### Introduction
In order to efficiently store data, we often spread related information across multiple tables.

For instance, imagine that we're running a magazine company where users can have different types of subscriptions to different products. Different subscriptions might have many different properties. Each customer would also have lots of associated information.

We could have one table with all of the following information:

    order_id
    customer_id
    customer_name
    customer_address
    subscription_id
    subscription_description
    subscription_monthly_price
    subscription_length
    purchase_date
However, a lot of this information would be repeated. If the same customer has multiple subscriptions, that customer's name and address will be reported multiple times. If the same subscription type is ordered by multiple customers, then the subscription price and subscription description will be repeated. This will make our table big and unmanageable.

So instead, we can split our data into three tables:

orders would contain just the information necessary to describe what was ordered:
    order_id
    customer_id
    subscription_id
    purchase_date
subscriptions would contain the information to describe each type of subscription:
    subscription_id
    description
    price_per_month
    subscription_length
customers would contain the information for each customer:
    customer_id
    customer_name
    address
In this lesson, we'll learn the SQL commands that will help us work with data that is stored in multiple tables.

In [1]:
# SELECT * FROM orders LIMIT 5;

# SELECT * FROM subscriptions LIMIT 5;

# SELECT * FROM customers LIMIT 5;

### Combining Tables Manually
Let's return to our magazine company. Suppose we have the three tables described in the previous exercise – shown in the browser on the right (we are going to try something new!):

    orders
    subscriptions
    customers
If we just look at the orders table, we can't really tell what's happened in each order. However, if we refer to the other tables, we can get a complete picture.

Let's examine the order with an order_id of 2. It was purchased by the customer with a customer_id of 2.

To find out the customer's name, we look at the customers table and look for the item with a customer_id value of 2. We can see that Customer 2's name is 'Jane Doe' and that she lives at '456 Park Ave'.

Doing this kind of matching is called joining two tables.

### Combining Tables with SQL
Combining tables manually is time-consuming. Luckily, SQL gives us an easy sequence for this: it's called a JOIN.

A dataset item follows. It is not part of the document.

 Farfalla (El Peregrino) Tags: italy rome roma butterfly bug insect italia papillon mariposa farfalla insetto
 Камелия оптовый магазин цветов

If we want to combine orders and customers, we would type:

In [1]:
'''
SELECT *
FROM orders
JOIN customers
  ON orders.customer_id = customers.customer_id;
'''

'\nSELECT *\nFROM orders\nJOIN customers\n  ON orders.customer_id = customers.customer_id;\n'

Let's break down this command:

    The first line selects all columns from our combined table. If we only want to select certain columns, we can specify which ones we want.
    The second line specifies the first table that we want to look in, orders
    The third line uses JOIN to say that we want to combine information from orders with customers.
    The fourth line tells us how to combine the two tables. We want to match customer_id from orders with customer_id from customers.
Because column names are often repeated across multiple tables, we use the syntax table_name.column_name to be sure that our requests for columns are unambiguous. In our example, we use this syntax in the ON statement, but we will also use it in the SELECT or any other statement where we refer to column names.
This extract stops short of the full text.